1819 – s.s.”Savanah” was the first steam ship to cross Atlantic. She also had sails and used them as required. In fact she crossed Atlantic under power and sail.

1822 – First iron ship was built in Wolverhampton, UK.

1838 – s.s.”Sirius” was the first ship to cross Atlantic under steam power alone.

1840 – Cunard’s  s.s.“Britannia” introduced the Trans-Atlantic mail service.

1845 – s.s. “Great Britain” was the first steam and screw ship to cross Atlantic.

1869 – Suez Canal was opened reducing the sailing time between Far-East and Europe.

1878 – The world saw the first tanker where oil was carried in bulk instead of barrels.

1878 – This is the year when a ship took fuel oil bunker to operate by oil instead of coal.

1879 – The world saw the first ship with electric internal lighting.

1897 – 98 – First time steam was used with turbines to produce direct rotary power to drive a ship. Turbine steam engines could produce huge power. The concept was later used in development of gas turbine and jet engines.

1898 – In September Marconi tested radio-telegraphy on board “Electra”. In December first wireless telegraphy between South Foreland Lighthouse and the East Goodwin Lightship took place.

1902 – First sub-marine was built.

1904 – First motor ship was built. Diesel engine was used instead of steam. Boilers were not required to produce steam for propulsion. Combustion took place within the cylinders by compressing the air and igniting the same with injection of diesel spray. Auxiliary boilers were still used for domestic purposes.
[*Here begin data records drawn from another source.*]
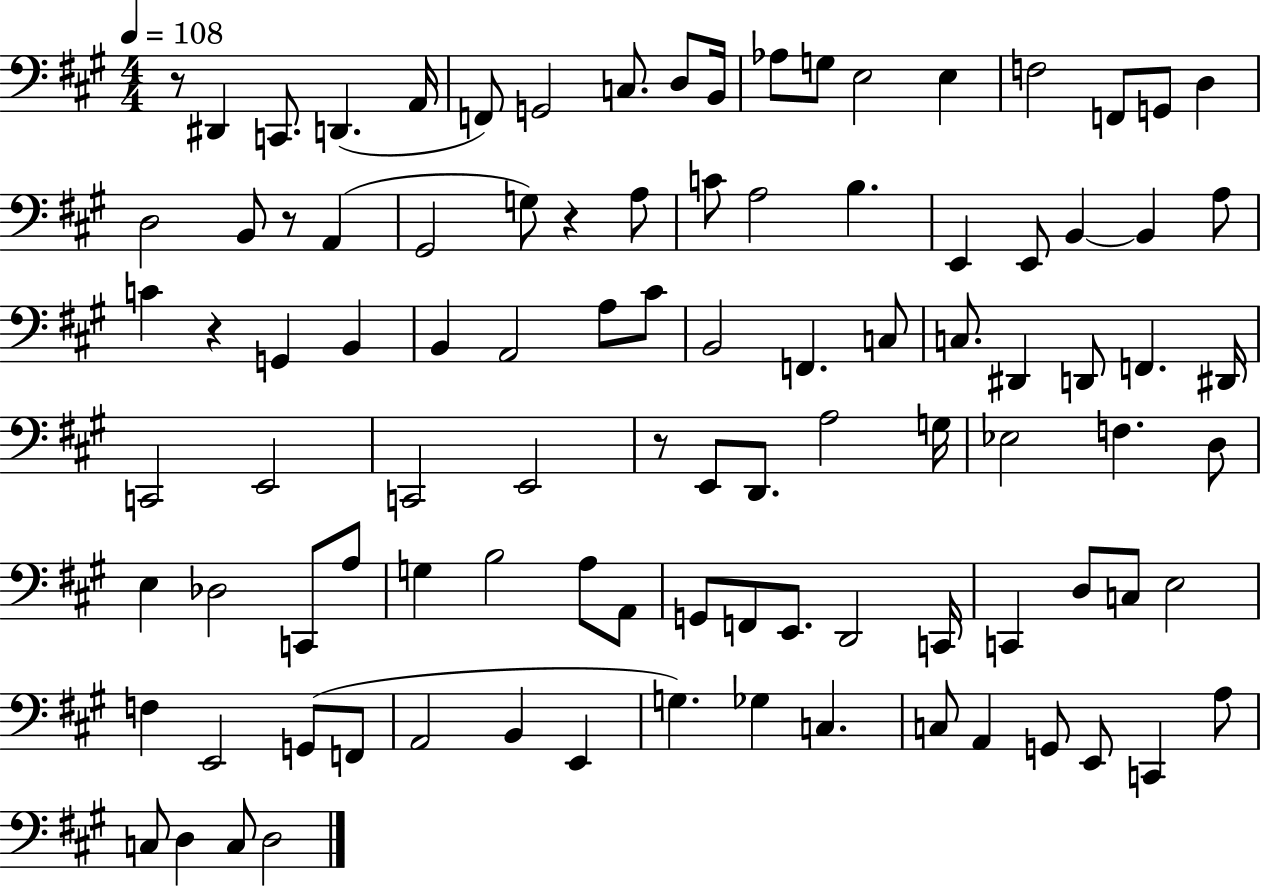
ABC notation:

X:1
T:Untitled
M:4/4
L:1/4
K:A
z/2 ^D,, C,,/2 D,, A,,/4 F,,/2 G,,2 C,/2 D,/2 B,,/4 _A,/2 G,/2 E,2 E, F,2 F,,/2 G,,/2 D, D,2 B,,/2 z/2 A,, ^G,,2 G,/2 z A,/2 C/2 A,2 B, E,, E,,/2 B,, B,, A,/2 C z G,, B,, B,, A,,2 A,/2 ^C/2 B,,2 F,, C,/2 C,/2 ^D,, D,,/2 F,, ^D,,/4 C,,2 E,,2 C,,2 E,,2 z/2 E,,/2 D,,/2 A,2 G,/4 _E,2 F, D,/2 E, _D,2 C,,/2 A,/2 G, B,2 A,/2 A,,/2 G,,/2 F,,/2 E,,/2 D,,2 C,,/4 C,, D,/2 C,/2 E,2 F, E,,2 G,,/2 F,,/2 A,,2 B,, E,, G, _G, C, C,/2 A,, G,,/2 E,,/2 C,, A,/2 C,/2 D, C,/2 D,2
1911 – First diesel/ motor ship crossed Atlantic.

1912 – A small bi-plane takes off the deck of HMS ”Africa” on an experimental basis. This concept was later used for building aircraft carrier.

This is also the sad year in which passenger liner “Titanic” hit ice-berg and sank in her maiden voyage. The loss of Titanic gave rise to international awareness for safety of life at sea.
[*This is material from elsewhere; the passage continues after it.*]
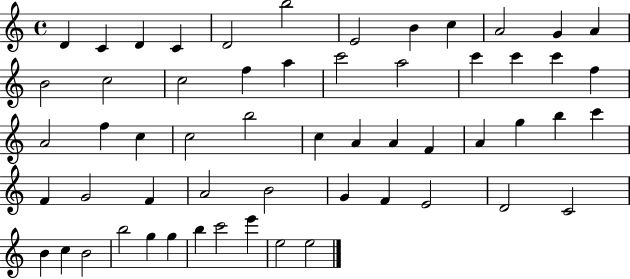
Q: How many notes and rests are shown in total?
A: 57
1914 – 15 – Panama Canal was opened reducing sailing time between Atlantic and Pacific.

1919 – First aircraft carrier “Hermes” came into operation.

1920 – All welded steel ship was made. This technology eventually replaced riveted ships. Ship’s hull became smoother and increased fuel economy was achieved.
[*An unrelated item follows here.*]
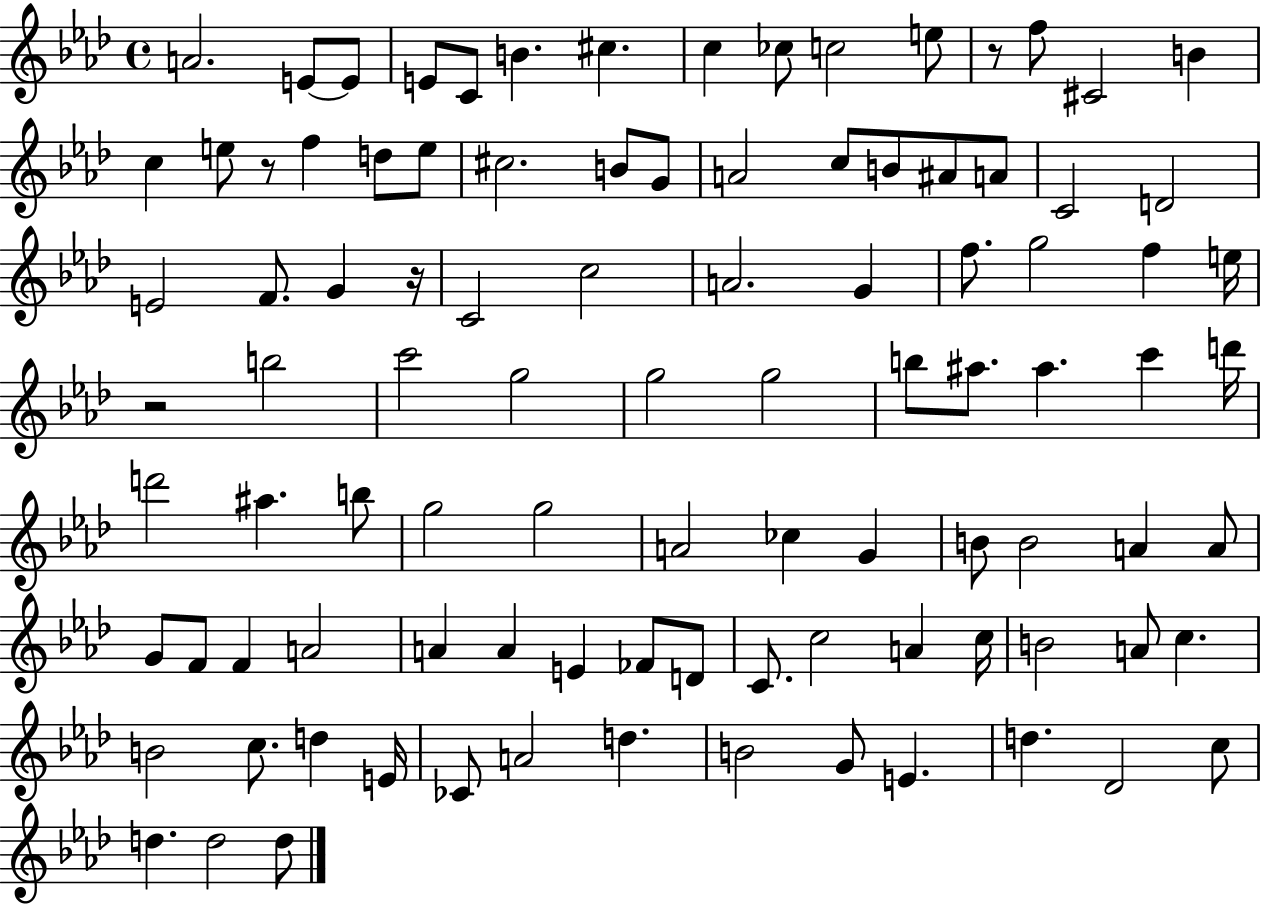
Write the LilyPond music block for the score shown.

1929 – First ship with turbo-electric propulsion was built.

1952 – s.s.”United States” made 38 knots (about 43 miles per hour) across Atlantic.

1958 – IMCO later renamed IMO (International Maritime Organization) came into being 10 years after the adoption of the UN resolution. It is located in London. The site and building are a gift of the British government.

1959 – First tanker (perhaps named Tokyo-Maru) was built to carry more than 100,000 tonnes of oil at a time.

This year (1959) the first nuclear powered merchant ship “Savannah” also came into operation.

1966 – Britain made the first hovercraft and introduced the same into service.

1969 – LASH (lighter aboard ship) was introduced by the Americans.

1998 – Last manned lighthouse in the UK was turned automatic.

This list will not be complete unless I remember those who made very positive contributions to the world of shipping. They are –

  1. Edward Lloydd whose pioneering work led to the eventual development of present day marine insurance and ships’ classification system.
  2. Samuel Plimsol, an MP from Bristol area had tremendous contribution to passing a law for minimum mandatory free-board. The modern load-line regulations are based on that theory that freeboard provide buoyancy to help ship remain afloat.
  3. Guglielmo Marconi developed wireless system that led to radio-telecommunication. This eventually led to the development of GMDSS.
  4. Ferdinand de Lesseps (French) designed Suez and Panama canals.
  5. Mr Malcolm Mc Lean introduced the containerization through US Sea-Land Co.

 

London, 07-November-2016                                                         <fazlu.chowdhury@btinternet.com>

 

  1. SANAUL CHOWDHURY says:

    Very informative. As far as I know a new regulation about life boat capacity came into being after the heartbreaking incident of the Titanic that capacity of life boat must be equal or more than the passenger on board a ship. Number of lifeboats available on board RMS Titanic were only half of the passengers on board.

  2. Thank you, Capt. Chowdhury, for the information in your chronological rapport.